- Czech movie poster
- Directed by: Radek Bajgar
- Written by: Radek Bajgar, Mirka Zlatníková
- Produced by: Petr Erben
- Starring: Jiří Bartoška
- Cinematography: Vladimír Holomek
- Edited by: Jan Mattlach
- Music by: Jan P. Muchow
- Distributed by: CinemArt
- Release date: March 31, 2016;
- Running time: 101 minutes
- Country: Czech Republic
- Language: Czech
- Box office: 44,569,162 CZK

= Tiger Theory =

2016 Czech adventure comedy film

Tiger Theory (Teorie tygra) is a 2016 Czech adventure comedy film directed by Radek Bajgar. It is a debut title for Bajgar. It stars Jiří Bartoška and Eliška Balzerová.

==Plot==
The life of veterinarian Jan Berger is usurped by his wife Olga. Olga doesn't give him any free time and he is tired of it. The last drop comes when Olga's father voluntarily ends his life. Jan realizes that the life of his father in law was controlled the same way as Jan's is. Jan knows that he will end up the same way. Jan pretends that he has Alzheimer's disease and is put in a Psychiatric hospital which is headed by his friend who gives him freedom. Only Jan's son Jakub and son in law Erik know the truth. Erik is married to Jan's daughter Olinka who is pushed by her mother and grandmother to control Erik's life the same way as Olga controls Jan's life. Pepík on the other hand is happily married to Alena, who is quite opposite to the other women in the family and gives Pepík his free space. Their only problem is that Pepík can't have children. Erik and Jakub are secretly meeting Jan at weekends to enjoy some time together. This makes the women suspicious and Olinka enables an app in Erik's mobile phone which sends coordinates to her. This leads to the revelation of the truth and Jan returns home. Erik is angry at Olinka and leaves home. Olinka then realizes the wrongs of her mother and grandmother when she hears Jan telling that his wife ruined 40 years of his life and when she sees Pepík and Alena happy. Jan decides to divorce Olga and leaves home. Olinka decides to help him and provides him with a houseboat that belonged to Olga's father so that Jan has a roof over his head. This helps her to repair the relationship with Erik. Olga is then seen bitterly giving a lecture about divorced men being unable to be happy while divorced women are able to enjoy life.

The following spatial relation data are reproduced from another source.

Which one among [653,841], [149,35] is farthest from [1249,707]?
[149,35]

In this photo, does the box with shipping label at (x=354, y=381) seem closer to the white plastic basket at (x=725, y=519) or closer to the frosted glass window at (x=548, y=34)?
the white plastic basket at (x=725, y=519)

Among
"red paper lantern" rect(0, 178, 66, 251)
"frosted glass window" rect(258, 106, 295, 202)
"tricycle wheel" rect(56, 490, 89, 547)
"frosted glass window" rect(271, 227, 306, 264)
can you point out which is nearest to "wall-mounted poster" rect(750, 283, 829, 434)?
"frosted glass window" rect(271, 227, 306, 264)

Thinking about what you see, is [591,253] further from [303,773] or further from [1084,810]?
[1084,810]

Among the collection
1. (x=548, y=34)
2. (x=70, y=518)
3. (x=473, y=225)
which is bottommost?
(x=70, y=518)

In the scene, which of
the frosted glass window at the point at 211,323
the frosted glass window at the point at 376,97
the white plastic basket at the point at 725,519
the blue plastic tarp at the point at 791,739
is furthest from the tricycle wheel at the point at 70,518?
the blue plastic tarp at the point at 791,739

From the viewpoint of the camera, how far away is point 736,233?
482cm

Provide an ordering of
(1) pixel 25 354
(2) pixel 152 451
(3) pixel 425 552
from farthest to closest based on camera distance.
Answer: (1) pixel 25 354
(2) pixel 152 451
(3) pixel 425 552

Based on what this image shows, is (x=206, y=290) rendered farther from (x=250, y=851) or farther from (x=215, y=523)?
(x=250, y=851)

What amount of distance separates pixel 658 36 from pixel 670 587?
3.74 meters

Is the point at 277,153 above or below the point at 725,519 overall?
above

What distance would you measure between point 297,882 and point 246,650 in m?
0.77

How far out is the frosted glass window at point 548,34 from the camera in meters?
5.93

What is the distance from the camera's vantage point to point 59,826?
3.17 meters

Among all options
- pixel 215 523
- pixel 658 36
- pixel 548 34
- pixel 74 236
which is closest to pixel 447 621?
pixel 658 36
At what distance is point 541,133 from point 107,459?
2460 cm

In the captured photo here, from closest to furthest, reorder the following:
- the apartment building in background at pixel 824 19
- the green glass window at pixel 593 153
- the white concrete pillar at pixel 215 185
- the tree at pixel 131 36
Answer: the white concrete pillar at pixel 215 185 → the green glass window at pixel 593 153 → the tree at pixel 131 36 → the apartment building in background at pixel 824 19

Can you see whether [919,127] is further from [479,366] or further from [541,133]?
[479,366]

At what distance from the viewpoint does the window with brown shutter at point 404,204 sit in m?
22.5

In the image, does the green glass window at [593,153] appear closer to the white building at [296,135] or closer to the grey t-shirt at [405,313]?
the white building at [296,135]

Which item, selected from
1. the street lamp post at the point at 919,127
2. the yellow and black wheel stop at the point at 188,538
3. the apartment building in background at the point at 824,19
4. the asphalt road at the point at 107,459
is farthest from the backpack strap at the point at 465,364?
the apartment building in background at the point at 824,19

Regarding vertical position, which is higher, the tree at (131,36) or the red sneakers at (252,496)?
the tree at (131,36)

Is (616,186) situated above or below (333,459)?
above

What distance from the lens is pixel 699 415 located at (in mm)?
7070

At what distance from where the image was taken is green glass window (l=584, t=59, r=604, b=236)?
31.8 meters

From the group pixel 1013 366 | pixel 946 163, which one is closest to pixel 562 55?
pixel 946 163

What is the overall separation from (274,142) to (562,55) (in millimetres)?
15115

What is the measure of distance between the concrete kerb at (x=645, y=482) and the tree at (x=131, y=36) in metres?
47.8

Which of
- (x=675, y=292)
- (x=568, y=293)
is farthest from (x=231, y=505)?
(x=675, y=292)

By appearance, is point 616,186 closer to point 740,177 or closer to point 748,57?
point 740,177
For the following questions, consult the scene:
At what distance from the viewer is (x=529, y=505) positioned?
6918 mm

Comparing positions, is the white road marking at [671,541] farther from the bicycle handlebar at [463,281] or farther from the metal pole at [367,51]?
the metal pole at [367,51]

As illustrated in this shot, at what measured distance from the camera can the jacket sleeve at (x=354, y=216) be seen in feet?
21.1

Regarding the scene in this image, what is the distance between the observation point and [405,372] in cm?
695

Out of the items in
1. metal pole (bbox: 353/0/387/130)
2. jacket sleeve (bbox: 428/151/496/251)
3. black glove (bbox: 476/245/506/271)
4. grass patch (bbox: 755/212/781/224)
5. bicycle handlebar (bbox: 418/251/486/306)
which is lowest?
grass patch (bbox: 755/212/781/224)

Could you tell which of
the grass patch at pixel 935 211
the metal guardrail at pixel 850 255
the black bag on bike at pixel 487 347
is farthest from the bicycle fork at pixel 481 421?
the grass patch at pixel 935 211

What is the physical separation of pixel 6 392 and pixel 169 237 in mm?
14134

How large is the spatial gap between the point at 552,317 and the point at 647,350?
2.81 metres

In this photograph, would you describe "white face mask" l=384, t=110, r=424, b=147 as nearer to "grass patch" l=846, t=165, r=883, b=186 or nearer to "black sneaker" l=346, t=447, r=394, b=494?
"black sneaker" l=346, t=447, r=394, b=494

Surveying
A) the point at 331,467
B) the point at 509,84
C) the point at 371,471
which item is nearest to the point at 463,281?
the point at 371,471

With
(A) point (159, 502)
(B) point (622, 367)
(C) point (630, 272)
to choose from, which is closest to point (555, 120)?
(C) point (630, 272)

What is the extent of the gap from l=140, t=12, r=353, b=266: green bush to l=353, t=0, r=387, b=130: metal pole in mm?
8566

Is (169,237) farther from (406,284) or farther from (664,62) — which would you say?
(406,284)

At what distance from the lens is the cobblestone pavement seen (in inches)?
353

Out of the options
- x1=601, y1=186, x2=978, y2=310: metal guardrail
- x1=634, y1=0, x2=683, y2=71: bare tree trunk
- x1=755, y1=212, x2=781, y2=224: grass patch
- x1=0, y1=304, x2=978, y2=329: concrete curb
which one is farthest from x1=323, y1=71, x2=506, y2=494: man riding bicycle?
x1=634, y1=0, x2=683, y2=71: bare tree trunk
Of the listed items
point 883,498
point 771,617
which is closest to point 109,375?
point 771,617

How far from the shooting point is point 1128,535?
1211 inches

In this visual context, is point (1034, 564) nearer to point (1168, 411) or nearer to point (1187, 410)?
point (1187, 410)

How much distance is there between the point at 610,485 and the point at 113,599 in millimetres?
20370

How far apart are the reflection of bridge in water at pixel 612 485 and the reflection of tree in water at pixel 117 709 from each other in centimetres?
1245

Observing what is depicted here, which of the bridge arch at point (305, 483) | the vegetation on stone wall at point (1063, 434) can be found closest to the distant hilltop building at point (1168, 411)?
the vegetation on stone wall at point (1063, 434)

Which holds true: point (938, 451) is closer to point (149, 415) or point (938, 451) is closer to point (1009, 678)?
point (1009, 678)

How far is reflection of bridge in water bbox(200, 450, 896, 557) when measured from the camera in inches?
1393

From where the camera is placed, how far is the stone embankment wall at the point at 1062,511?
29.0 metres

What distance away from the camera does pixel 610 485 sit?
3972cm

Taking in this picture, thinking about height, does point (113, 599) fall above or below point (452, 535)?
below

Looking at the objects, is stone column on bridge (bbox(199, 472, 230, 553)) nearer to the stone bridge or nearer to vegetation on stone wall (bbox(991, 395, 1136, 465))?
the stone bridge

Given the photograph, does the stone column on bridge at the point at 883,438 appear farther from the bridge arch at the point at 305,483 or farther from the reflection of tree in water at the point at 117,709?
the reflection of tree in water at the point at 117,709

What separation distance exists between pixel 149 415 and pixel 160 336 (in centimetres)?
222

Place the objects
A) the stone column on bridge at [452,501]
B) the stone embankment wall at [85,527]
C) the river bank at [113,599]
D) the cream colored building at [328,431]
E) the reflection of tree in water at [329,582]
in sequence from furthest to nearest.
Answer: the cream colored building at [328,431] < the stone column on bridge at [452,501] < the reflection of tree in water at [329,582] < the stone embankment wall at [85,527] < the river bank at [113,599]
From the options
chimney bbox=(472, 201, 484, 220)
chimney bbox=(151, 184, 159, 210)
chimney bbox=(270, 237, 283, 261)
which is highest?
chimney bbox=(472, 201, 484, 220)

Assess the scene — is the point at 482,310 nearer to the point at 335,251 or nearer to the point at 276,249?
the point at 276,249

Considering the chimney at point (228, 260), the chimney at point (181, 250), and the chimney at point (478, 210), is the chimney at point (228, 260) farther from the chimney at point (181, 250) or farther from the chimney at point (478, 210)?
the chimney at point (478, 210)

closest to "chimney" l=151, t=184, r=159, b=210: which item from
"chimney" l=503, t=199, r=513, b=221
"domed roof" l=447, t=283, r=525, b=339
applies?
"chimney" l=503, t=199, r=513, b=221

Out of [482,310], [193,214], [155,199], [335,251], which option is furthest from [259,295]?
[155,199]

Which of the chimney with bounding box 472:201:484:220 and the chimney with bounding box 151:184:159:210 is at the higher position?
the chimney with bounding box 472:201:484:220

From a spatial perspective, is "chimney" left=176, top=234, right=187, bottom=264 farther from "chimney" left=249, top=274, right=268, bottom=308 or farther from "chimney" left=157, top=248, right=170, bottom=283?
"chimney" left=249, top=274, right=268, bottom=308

The closure shows the contrast of her lecture with reality as Jan is shown at last being happy and enjoying his time with Erik and Olinka as they toast in honor of Jan's father in law.

==Cast==
- Jiří Bartoška as Jan Berger
- Eliška Balzerová as Olga Bergerová
- Tatiana Vilhelmová as Olinka
- Jiří Havelka as Erik
- Jakub Kohák as Pepík Berger
- Pavla Beretová as Alena Bergerová
- Iva Janžurová as Grandmother

==Reception==
The film has received positive response from critics and audience alike.

A Dutch remake was created in 2020 by producer Johan Nijenhuis, called The Marriage Escape (De beentjes van Sint-Hildegard in Dutch), starring Herman Finkers as the main character and mainly spoken in Tweants dialect.